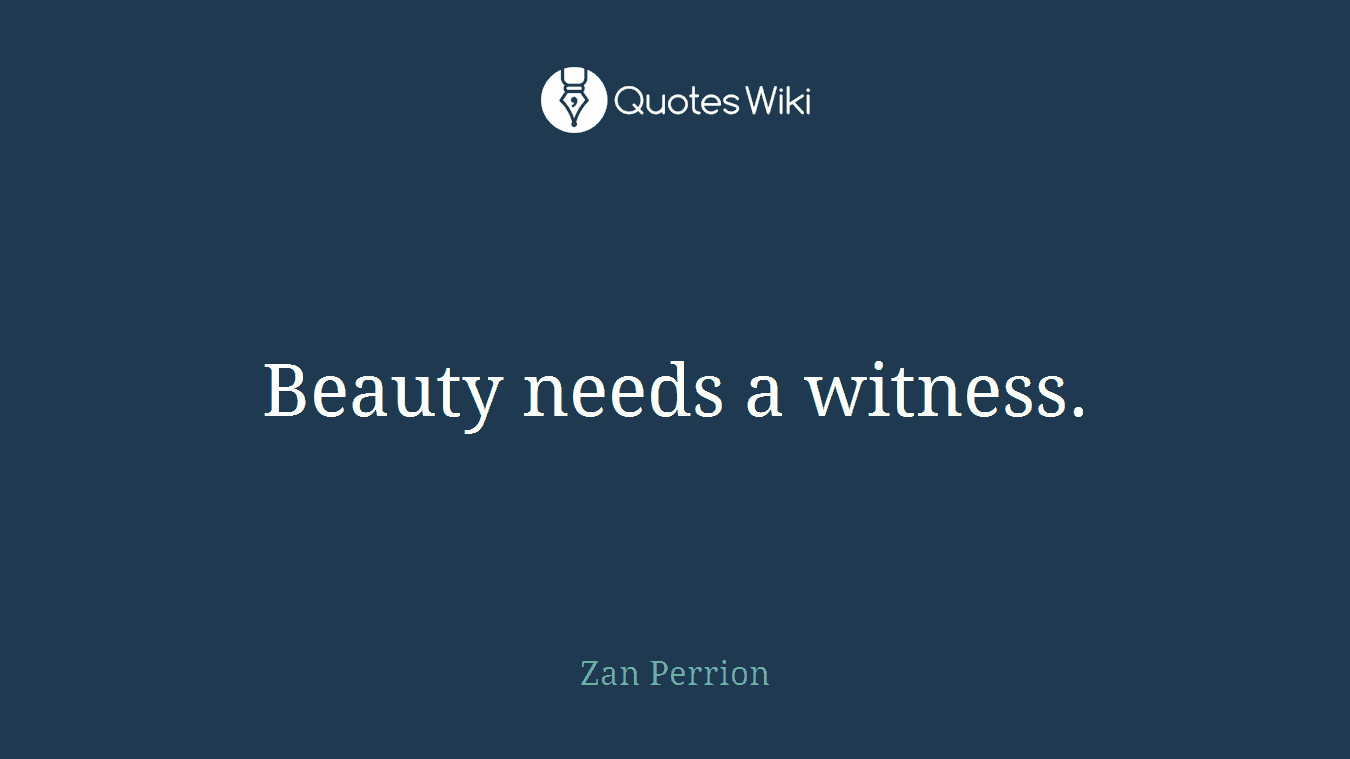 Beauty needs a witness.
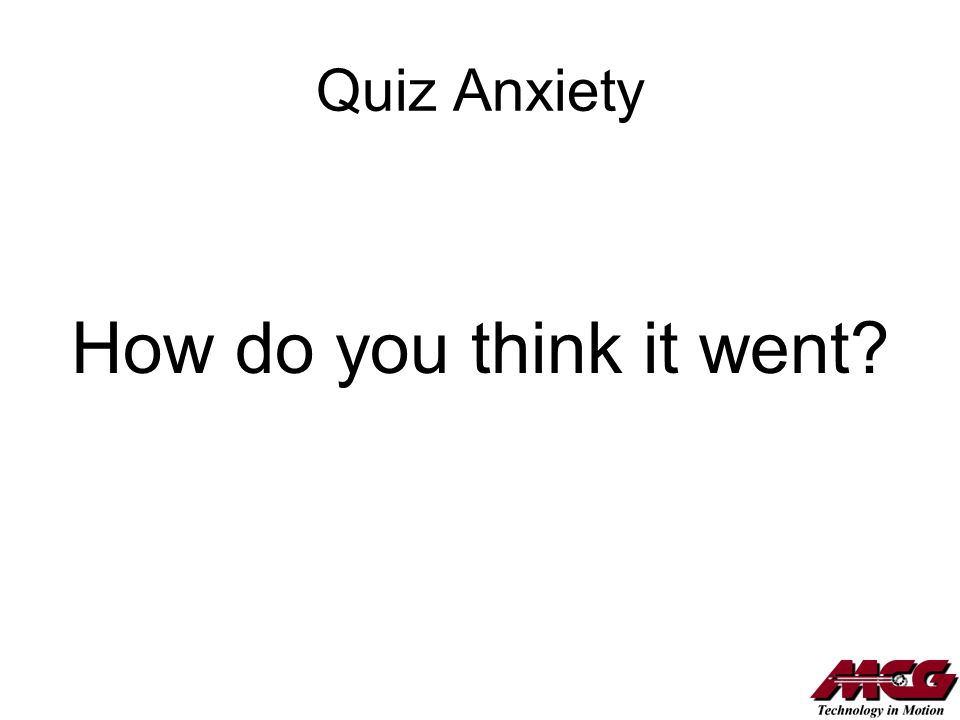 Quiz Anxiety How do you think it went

---

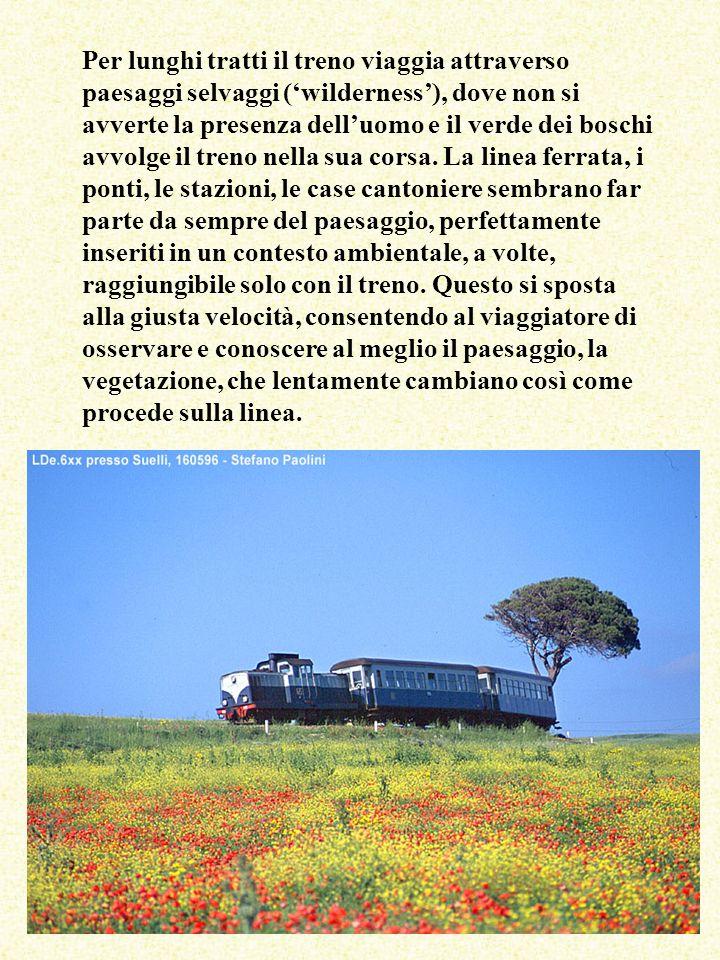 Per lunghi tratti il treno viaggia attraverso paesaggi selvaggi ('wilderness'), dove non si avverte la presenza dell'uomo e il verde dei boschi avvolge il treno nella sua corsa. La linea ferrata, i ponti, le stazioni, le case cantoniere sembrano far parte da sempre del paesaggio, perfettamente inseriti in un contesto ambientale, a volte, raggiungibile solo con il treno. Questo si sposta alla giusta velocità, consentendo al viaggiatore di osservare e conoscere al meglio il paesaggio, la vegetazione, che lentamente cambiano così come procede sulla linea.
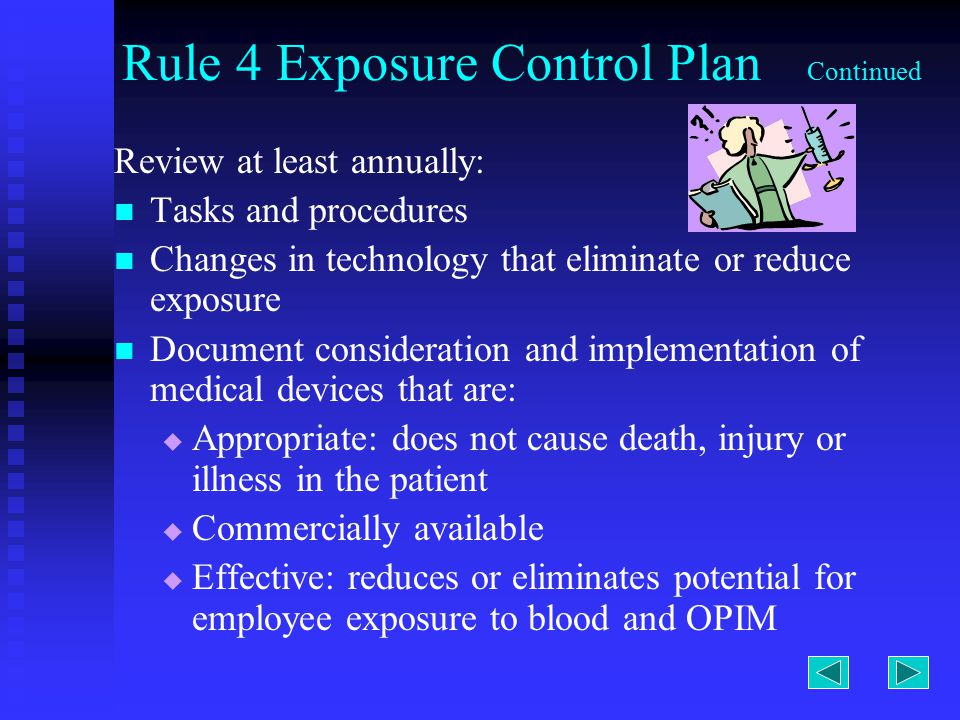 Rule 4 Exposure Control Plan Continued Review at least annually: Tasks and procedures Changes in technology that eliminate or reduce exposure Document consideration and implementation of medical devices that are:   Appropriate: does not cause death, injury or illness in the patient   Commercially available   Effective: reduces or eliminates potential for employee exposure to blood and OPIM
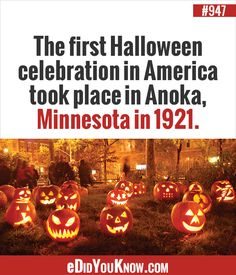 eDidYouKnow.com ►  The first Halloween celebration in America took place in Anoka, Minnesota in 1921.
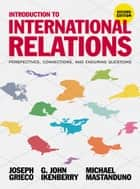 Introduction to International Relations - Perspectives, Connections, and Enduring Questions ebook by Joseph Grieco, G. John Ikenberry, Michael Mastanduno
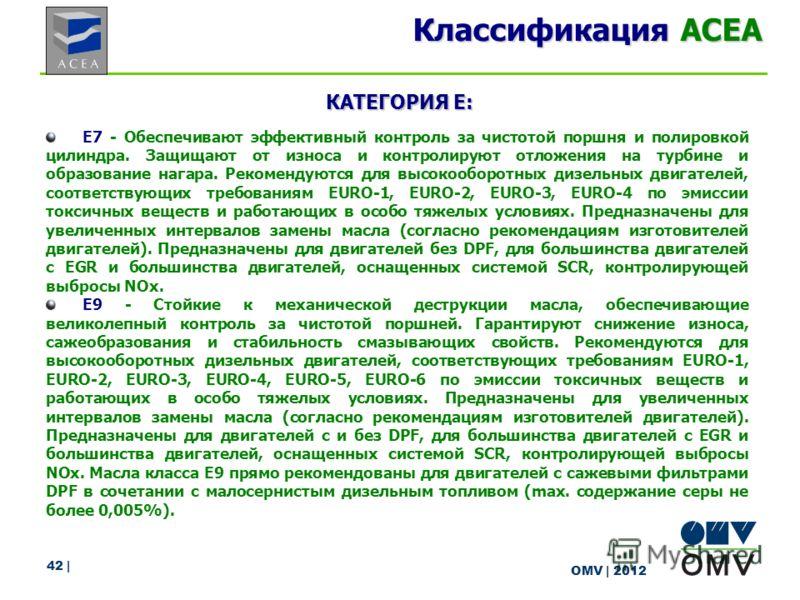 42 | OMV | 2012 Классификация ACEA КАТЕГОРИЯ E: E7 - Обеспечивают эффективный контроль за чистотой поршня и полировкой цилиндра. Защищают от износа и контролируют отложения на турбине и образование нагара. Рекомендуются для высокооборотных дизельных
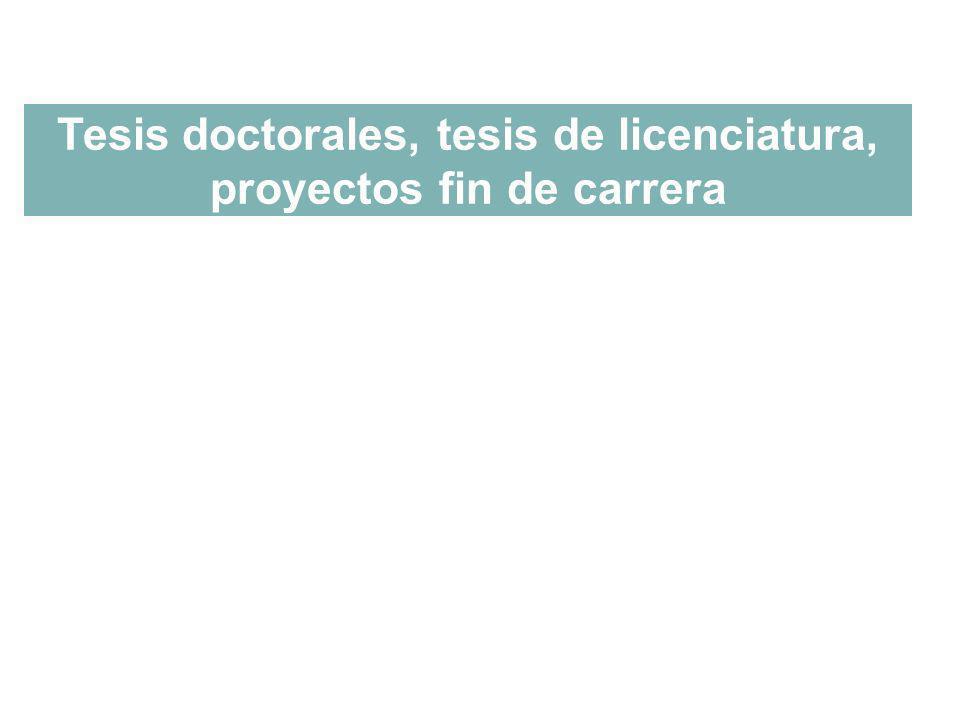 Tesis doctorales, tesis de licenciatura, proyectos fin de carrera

EXERCISE: Quote the lines above exactly, starting with the one that has "Beauty needs a witness." and ending with the one that has "Quiz Anxiety How do you think it went"; drop the pictures and include nothing else.

ANSWER AREA:
 Beauty needs a witness.
 Quiz Anxiety How do you think it went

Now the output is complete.